SIRIUS
SIRIUS copied to clipboard
GPU calls in CPU mode
At various places we have if (acc::num_devices() > 0) { ... }
which still gets executed in CPU mode when you have the hardware. I just noticed this because I didn't have the fix for the excessive amounts of streams yet, and acc::create_streams
made tests fail on Daint even though --control.processing_unit=cpu
A valid point. But the case GPU is here, but run on CPU
is mostly for debug purpose. It should not be used in production.
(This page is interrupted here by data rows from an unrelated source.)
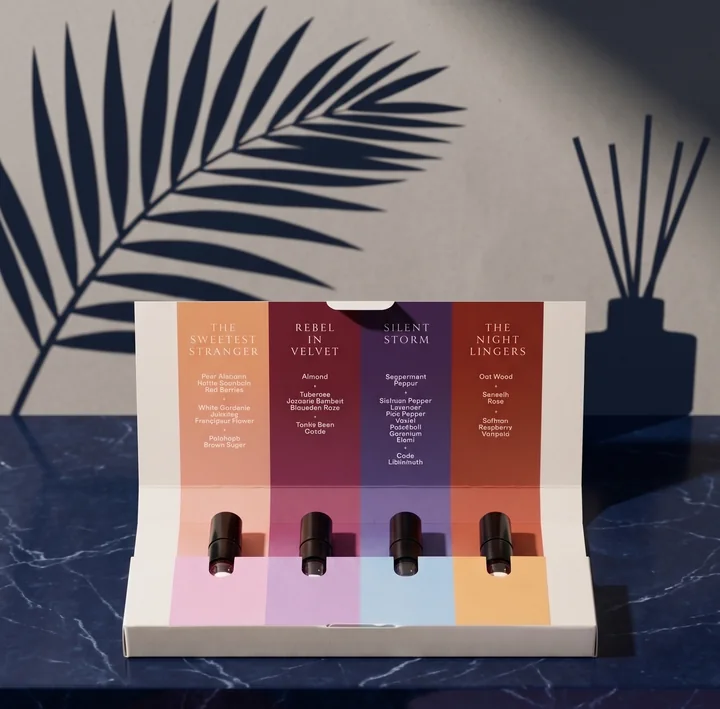 The Discovery Kit open on dark blue marble: four vials above pink, lilac, blue and peach panels, under a lid listing each fragrance's notes, with the shadows of a palm leaf and a reed diffuser on the wall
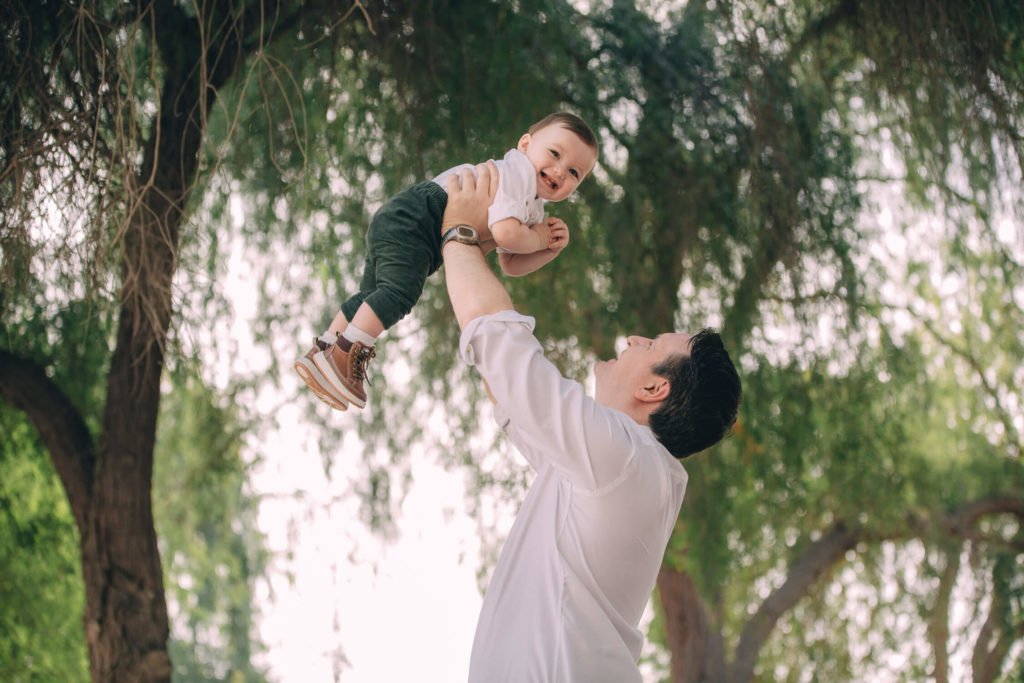 In Dubai a dad holds his baby boy up in the air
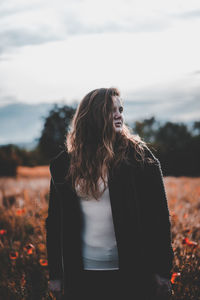 Woman standing on field against sky during autumn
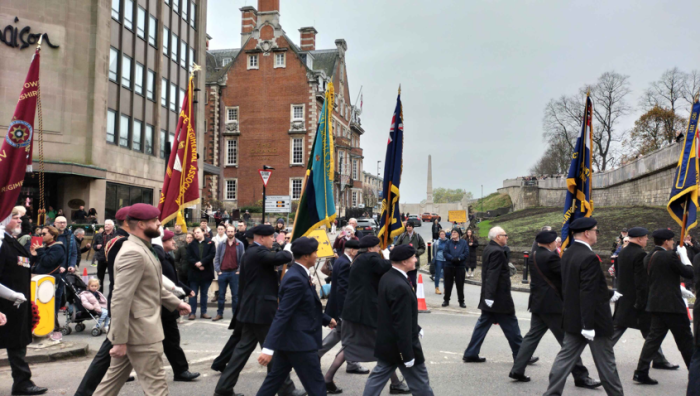 Procession marches along the street carrying flags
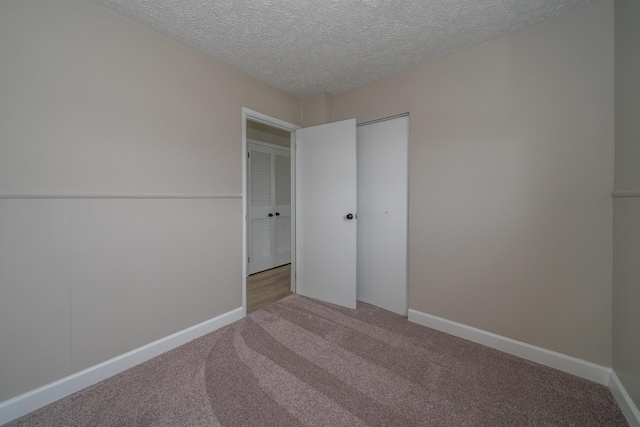 unfurnished bedroom with a closet, light carpet, and a textured ceiling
The more likely case code compiled with GPU support, but no GPU device found
should be handled properly.
Yeah, I see, my real issue in the end appears to be not having set CRAY_CUDA_MPS=1. Running multi process MPI tests in CPU mode on a single node with a GPU doesn't work otherwise
the if(acc::num_devices)
is used to guard calls to GPU functions if there is no device. A system without a device, but with GPU enabled code can be simulated using export CUDA_VISIBLE_DEVICES
(should work). But it would make sense if we disable at least the creation of streams if the processing unit is CPU.
Agree. But this happens very early in the sirius::initialize(). This function should get information about CPU device as soon as possible. We can pass the information found in the command line or use a hacky" solution with environment variables. Say, `export SIRIUS_PU_DEVICE=CPU' will be the only way to control a device to use.